__Source passage__.
Skip to content

adenger/subpred4

Repository files navigation

Subpred4

Setup (tested on Ubuntu 22.04 LTS)

  1. Clone repository

  2. Download subpred4_data.tar.gz and place in repository folder

    OneDrive download link (~50GB)

  3. Extract raw data

    make data_import
  4. Install Mambaforge

    wget "https://github.com/conda-forge/miniforge/releases/latest/download/Mambaforge-$(uname)-$(uname -m).sh"
    bash Mambaforge-$(uname)-$(uname -m).sh
    source ~/.bashrc
  5. Recreate exact conda environment (use environment_history.yml instead if there is an error, which can happen on different OS)

    mamba env create --file environment.yml
  6. Activate conda environment

    conda activate subpred4
  7. Install code as python package into environment

    make package
  8. Create BLAST databases (Needs >100GB of space and takes several hours, pre-computed pssms are availabe in data/intermediate)

__Instruction a__.
Put the lines of the records starting at the line containing "How large is" and ending at the line containing "3381 centimetres" into a numbered list, leaving out blank lines.

Image-based spatial reasoning records
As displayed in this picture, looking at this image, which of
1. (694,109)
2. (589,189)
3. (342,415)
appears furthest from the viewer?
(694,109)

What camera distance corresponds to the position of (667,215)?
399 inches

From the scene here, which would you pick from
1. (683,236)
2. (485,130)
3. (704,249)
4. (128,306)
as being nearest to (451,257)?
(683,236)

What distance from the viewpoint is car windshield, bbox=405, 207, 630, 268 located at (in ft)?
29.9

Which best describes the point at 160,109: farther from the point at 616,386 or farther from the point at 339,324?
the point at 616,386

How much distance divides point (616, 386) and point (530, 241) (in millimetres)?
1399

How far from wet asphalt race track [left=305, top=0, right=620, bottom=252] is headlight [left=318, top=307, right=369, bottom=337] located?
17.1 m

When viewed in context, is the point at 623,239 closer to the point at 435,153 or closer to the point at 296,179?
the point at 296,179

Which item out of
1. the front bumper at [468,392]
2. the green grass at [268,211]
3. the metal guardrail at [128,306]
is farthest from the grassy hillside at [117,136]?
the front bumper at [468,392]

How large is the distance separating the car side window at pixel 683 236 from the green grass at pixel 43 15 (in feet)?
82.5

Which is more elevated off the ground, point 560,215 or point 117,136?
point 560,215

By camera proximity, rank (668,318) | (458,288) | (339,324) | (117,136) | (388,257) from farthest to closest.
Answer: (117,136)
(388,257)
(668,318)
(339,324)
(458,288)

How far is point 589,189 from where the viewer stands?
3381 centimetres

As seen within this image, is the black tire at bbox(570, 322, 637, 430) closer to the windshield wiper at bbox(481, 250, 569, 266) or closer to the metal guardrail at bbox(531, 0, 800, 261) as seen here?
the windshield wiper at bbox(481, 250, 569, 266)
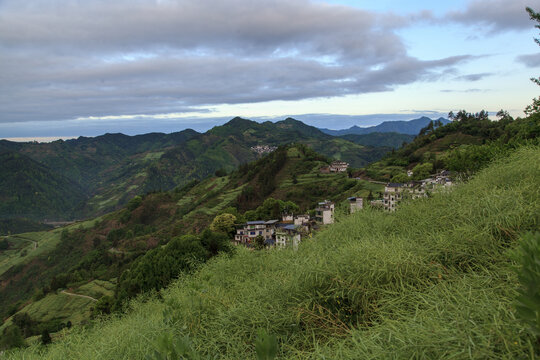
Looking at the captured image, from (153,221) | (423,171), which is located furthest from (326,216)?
(153,221)

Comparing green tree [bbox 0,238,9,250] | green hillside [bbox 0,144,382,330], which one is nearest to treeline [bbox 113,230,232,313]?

__Instruction b__.
Repeat word for word the part of the Subpred4 setup guide starting at "make data_import" and ending at "on different OS)".

__Written answer a__.
1. How large is the distance separating the car side window at pixel 683 236 from the green grass at pixel 43 15 (in feet)?
2. 82.5
3. Which is more elevated off the ground, point 560,215 or point 117,136?
4. point 560,215
5. By camera proximity, rank (668,318) | (458,288) | (339,324) | (117,136) | (388,257) from farthest to closest.
6. Answer: (117,136)
7. (388,257)
8. (668,318)
9. (339,324)
10. (458,288)
11. How far is point 589,189 from where the viewer stands?
12. 3381 centimetres

__Written answer b__.
make data_import
  4. Install Mambaforge

    wget "https://github.com/conda-forge/miniforge/releases/latest/download/Mambaforge-$(uname)-$(uname -m).sh"
    bash Mambaforge-$(uname)-$(uname -m).sh
    source ~/.bashrc
  5. Recreate exact conda environment (use environment_history.yml instead if there is an error, which can happen on different OS)